> _What needs to be done_:
Using the listing below, retype exactly the lines starting at the one with "[SDO/AIA 171, 131, 304" and ending at the one with "flare class: B1.1", and include both.

> _Exercise materials_:
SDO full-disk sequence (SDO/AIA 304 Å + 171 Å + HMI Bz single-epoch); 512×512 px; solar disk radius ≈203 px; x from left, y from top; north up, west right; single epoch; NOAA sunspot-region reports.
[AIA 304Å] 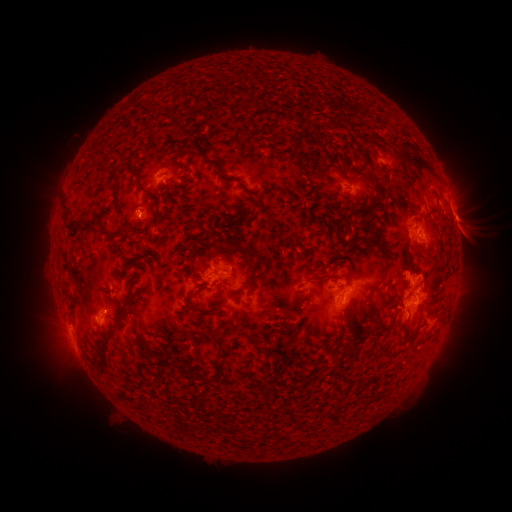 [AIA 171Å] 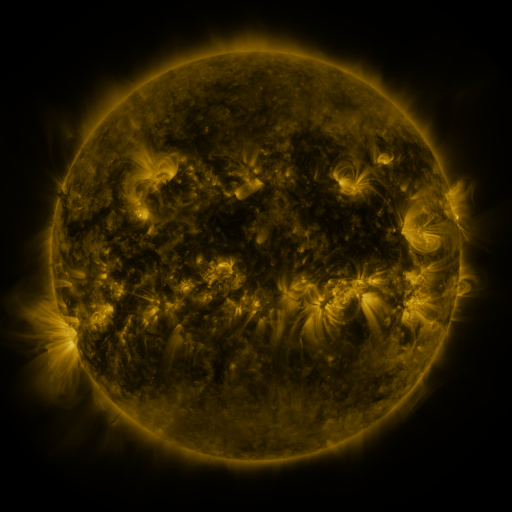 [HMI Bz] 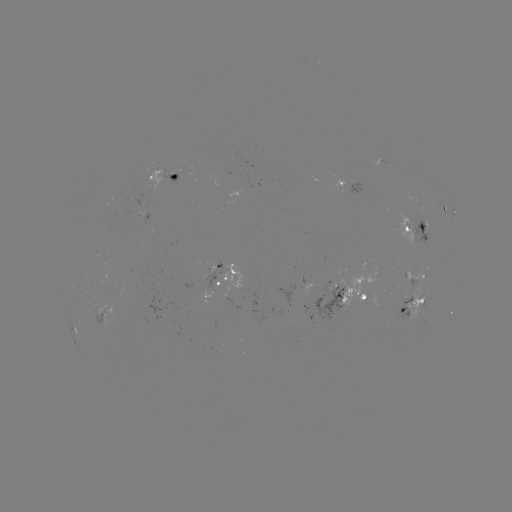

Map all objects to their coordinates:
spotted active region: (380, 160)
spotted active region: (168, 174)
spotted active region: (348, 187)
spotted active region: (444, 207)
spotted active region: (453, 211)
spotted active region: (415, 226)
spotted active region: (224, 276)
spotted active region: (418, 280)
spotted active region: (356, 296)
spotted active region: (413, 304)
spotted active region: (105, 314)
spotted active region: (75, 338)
...
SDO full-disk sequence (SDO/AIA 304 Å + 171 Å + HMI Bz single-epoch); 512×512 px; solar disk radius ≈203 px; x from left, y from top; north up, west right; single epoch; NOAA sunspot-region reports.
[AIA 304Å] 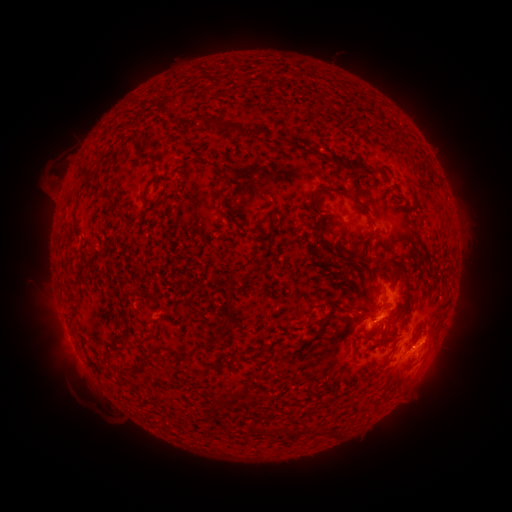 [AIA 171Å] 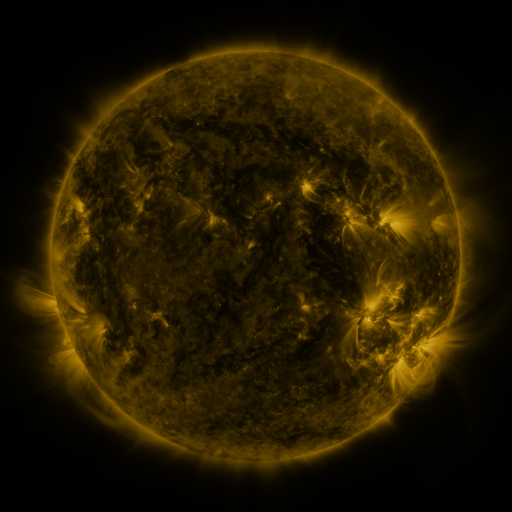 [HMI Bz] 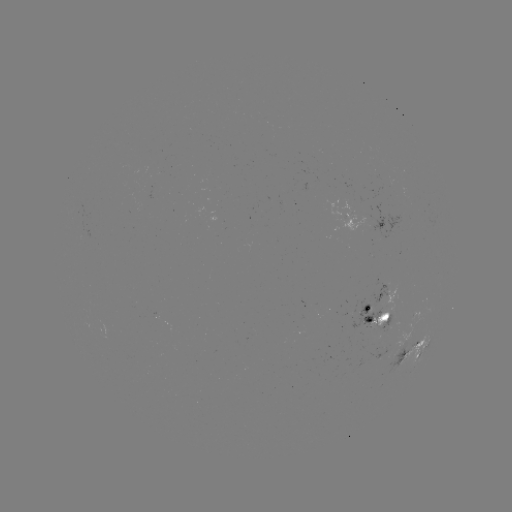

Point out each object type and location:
==
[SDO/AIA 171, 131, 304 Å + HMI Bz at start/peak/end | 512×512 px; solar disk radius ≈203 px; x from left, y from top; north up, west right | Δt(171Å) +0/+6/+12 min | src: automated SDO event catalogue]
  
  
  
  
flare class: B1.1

> _Expected answer_:
[SDO/AIA 171, 131, 304 Å + HMI Bz at start/peak/end | 512×512 px; solar disk radius ≈203 px; x from left, y from top; north up, west right | Δt(171Å) +0/+6/+12 min | src: automated SDO event catalogue]
  
  
  
  
flare class: B1.1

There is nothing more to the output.